If you’d rather not open a traditional brokerage account, digital asset platforms like Luno offer tokenised access to STRC instead.
How to buy STRC on Luno
Luno lists a tokenised version of STRC, ticker STRCx (“Strategy PP Variable”), as part of its tokenised stocks and ETFs offering. Buying tokenised STRC shares works the same way as buying any other asset on Instant Buy and Sell:
Open the Luno app and sign in. If you are new to Luno, create an account and complete the verification steps first.
Add funds to your Luno wallet using your usual deposit method.
Search for tokenised STRC shares in the app.
Select Buy, enter the amount you want to spend, and review the order. You do not need to buy a whole share, so you can start with a small amount.
Confirm the purchase. Tokenised STRC shares will appear in your portfolio, where you can track them and sell whenever you choose.
Risks to understand before looking into STRC
STRC combines features of equity and debt, but it doesn’t carry the protections of either a savings account or a government bond. Some points worth weighing up:
Bitcoin price dependency. Strategy’s balance sheet is heavily weighted toward Bitcoin. A sustained fall in the Bitcoin price affects the company’s financial position and, in turn, its ability to sustain dividend payments.
Discretionary dividend. The board sets and can change the rate. There’s no contractual guarantee it stays where it is today.
No collateral backing and no deposit insurance. STRC is neither a bank deposit, nor FDIC insured, nor regulated in the same way as bank accounts, money market funds, or treasuries, and it may not be a comparable investment to those instruments.
No guaranteed liquidity or returns. Share price can trade above or below its $100 par value depending on market conditions and sentiment.
Frequently asked questions
What does STRC stand for?
STRC is the Nasdaq ticker for Strategy’s Variable Rate Series A Perpetual “Stretch” Preferred Stock.

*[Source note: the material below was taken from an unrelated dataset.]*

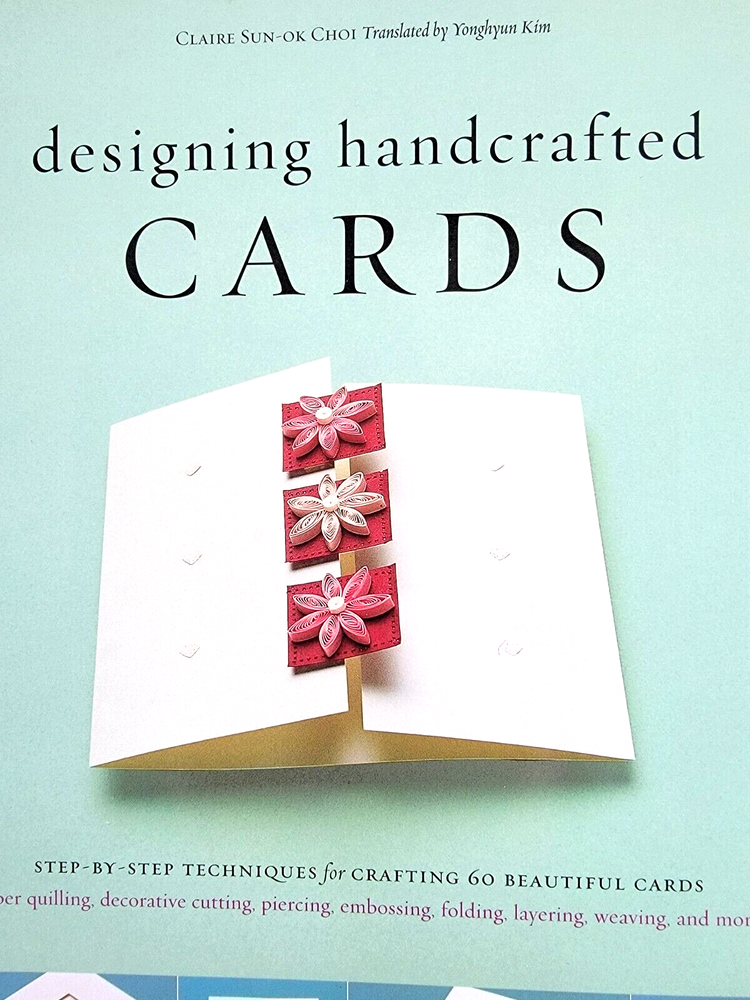 Designing Handcrafted Cards Step-by-Step Techniques 60 Projects Patterns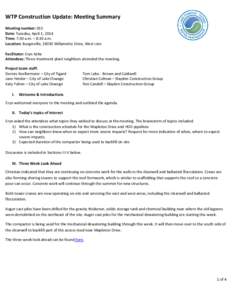 WTP Construction Update: Meeting Summary Meeting number: 015 Date: Tuesday, April 1, 2014 Time: 7:30 a.m. – 8:30 a.m. Location: Burgerville, 18350 Willamette Drive, West Linn Facilitator: Eryn Kehe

Is STRC the same as buying Bitcoin?
No. STRC is a preferred stock in a publicly traded company. It offers indirect exposure to that company’s Bitcoin holdings, not direct ownership of Bitcoin.
How often is the STRC dividend paid?
Dividends are paid monthly in cash. The rate itself is reviewed and can be adjusted by Strategy’s board each month.

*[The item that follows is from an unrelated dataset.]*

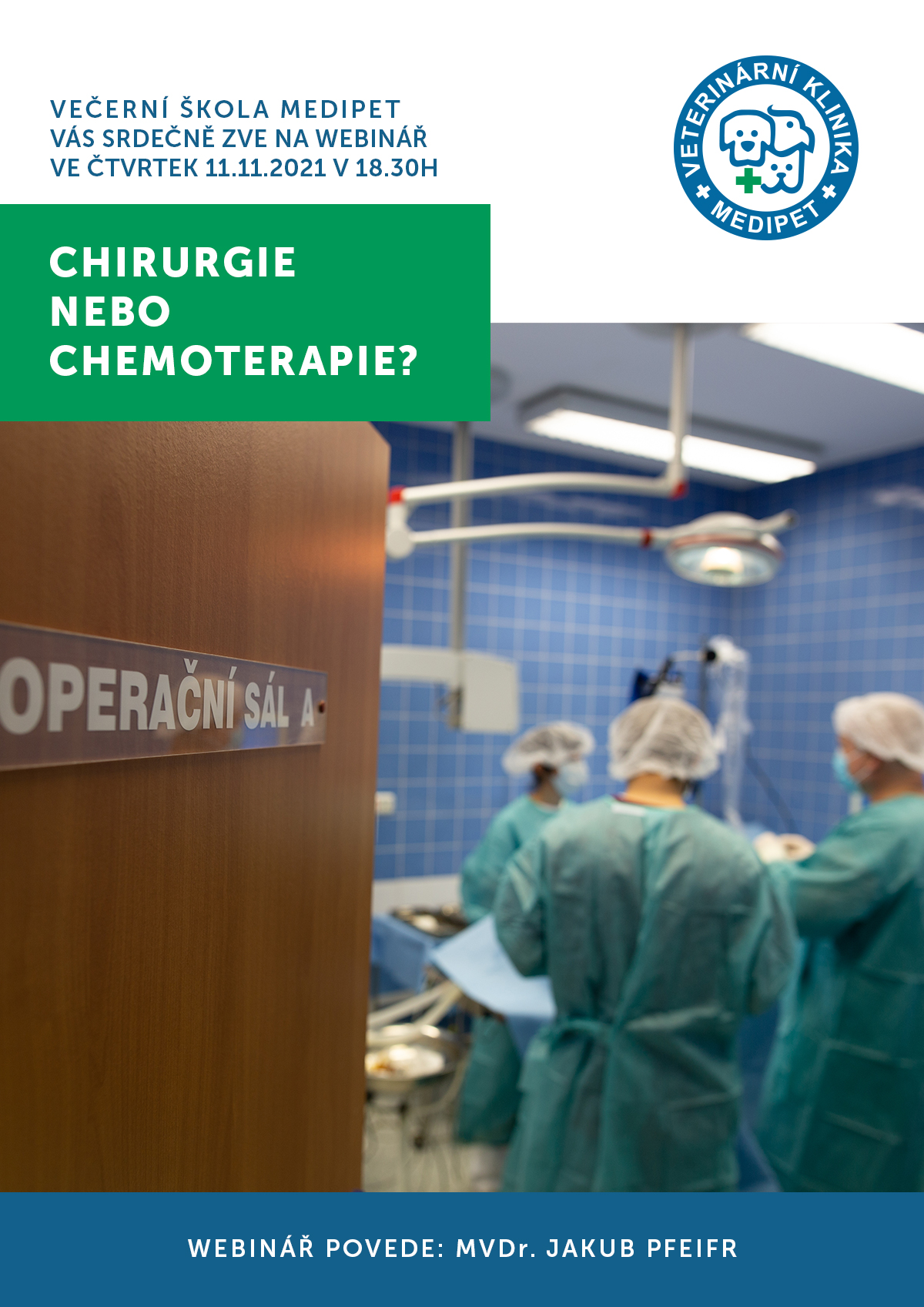 Chirurgie nebo chemoterapie?(Nejen) chirurgické aspekty nejčastějších nádorových onemocnění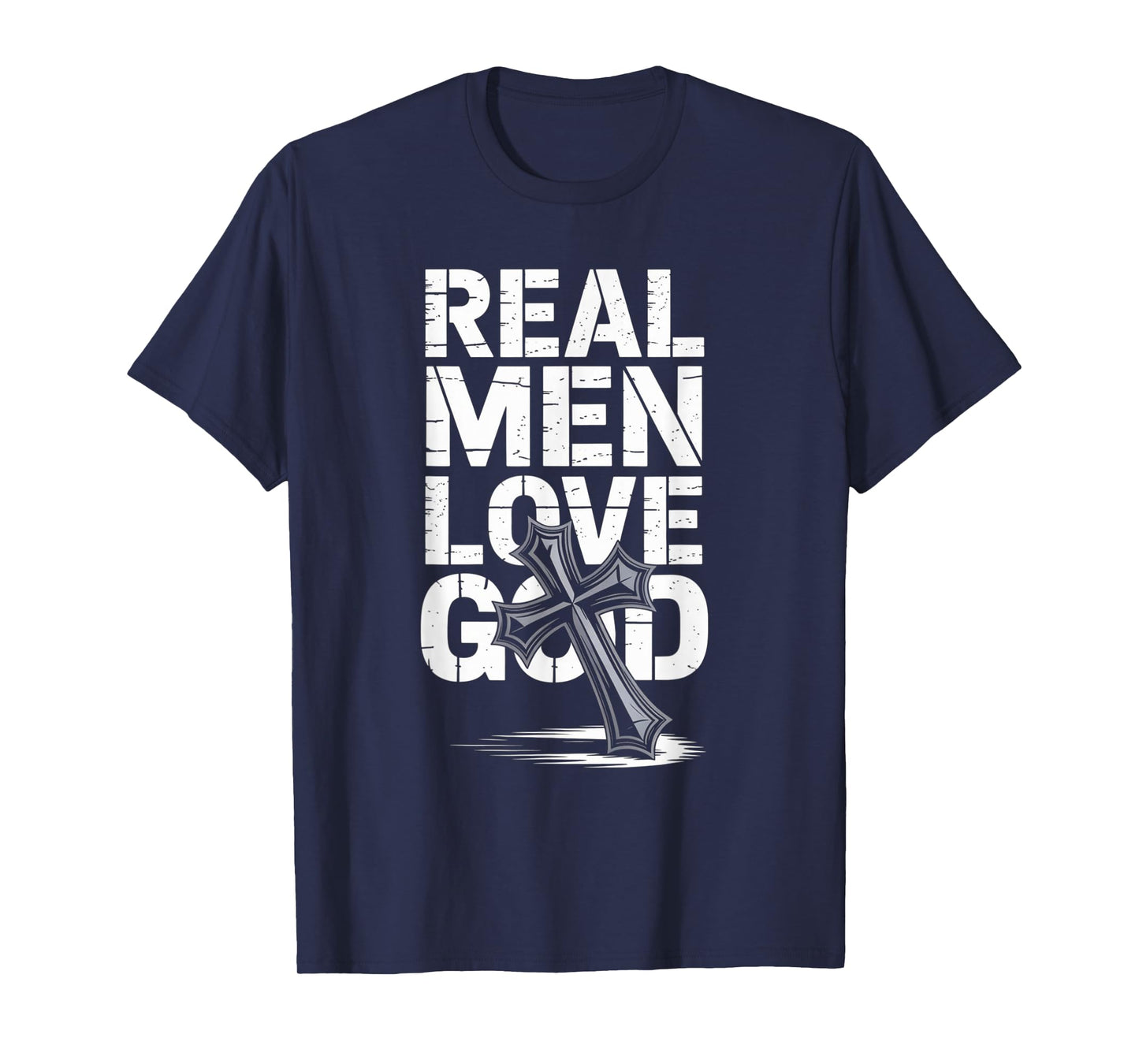 Real Men Love God Christian Faith Cross Matthew 22:37 Design T-Shirt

Can I buy STRC on a crypto exchange?
STRC is a Nasdaq-listed security, so it’s typically bought through a traditional brokerage account. Some platforms that offer both crypto and stock trading also list it.
Is STRC guaranteed or insured?
No. STRC is not FDIC insured, has no guarantee of returns or liquidity, and its dividend depends on Strategy’s financial health.